**Exercise description**
Report how many lines of the listing below contain the word "camera". Give only the number.

* START Recorded data *

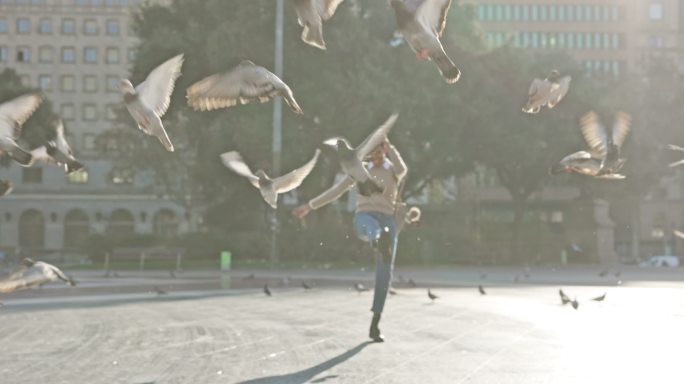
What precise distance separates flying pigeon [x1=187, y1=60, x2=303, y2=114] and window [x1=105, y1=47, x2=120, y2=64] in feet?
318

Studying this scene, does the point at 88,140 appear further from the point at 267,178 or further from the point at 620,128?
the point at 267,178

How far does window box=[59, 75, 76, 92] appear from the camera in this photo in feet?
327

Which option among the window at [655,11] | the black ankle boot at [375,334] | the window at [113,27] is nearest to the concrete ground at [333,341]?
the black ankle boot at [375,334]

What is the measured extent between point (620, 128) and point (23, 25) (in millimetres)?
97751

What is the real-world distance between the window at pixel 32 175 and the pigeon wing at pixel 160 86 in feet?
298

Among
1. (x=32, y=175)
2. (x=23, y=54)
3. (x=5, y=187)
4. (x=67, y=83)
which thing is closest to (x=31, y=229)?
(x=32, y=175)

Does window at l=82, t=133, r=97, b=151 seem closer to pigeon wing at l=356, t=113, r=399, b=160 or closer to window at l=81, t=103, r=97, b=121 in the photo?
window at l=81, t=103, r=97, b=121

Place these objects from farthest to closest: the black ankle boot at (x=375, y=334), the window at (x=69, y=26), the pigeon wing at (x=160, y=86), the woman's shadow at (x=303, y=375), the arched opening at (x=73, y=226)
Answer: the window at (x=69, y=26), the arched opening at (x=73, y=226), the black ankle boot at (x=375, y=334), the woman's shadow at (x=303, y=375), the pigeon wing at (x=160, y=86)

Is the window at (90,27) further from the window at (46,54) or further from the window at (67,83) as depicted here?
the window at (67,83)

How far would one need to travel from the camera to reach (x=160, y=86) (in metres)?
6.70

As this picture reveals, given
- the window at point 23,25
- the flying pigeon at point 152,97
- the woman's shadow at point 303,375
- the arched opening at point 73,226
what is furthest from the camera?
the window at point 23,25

* END Recorded data *
* START Recorded data *

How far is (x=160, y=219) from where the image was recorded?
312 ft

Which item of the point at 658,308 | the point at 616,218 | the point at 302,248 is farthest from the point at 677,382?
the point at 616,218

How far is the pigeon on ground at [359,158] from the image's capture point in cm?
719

* END Recorded data *
* START Recorded data *

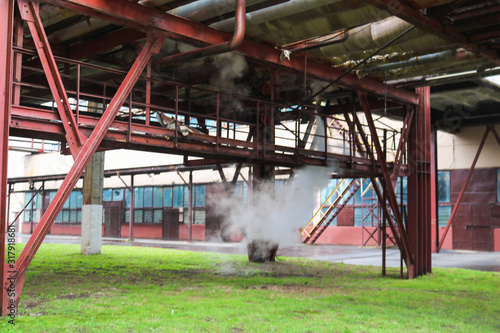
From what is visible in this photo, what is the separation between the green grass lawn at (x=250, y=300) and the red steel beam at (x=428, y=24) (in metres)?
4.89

* END Recorded data *

**Task result**
3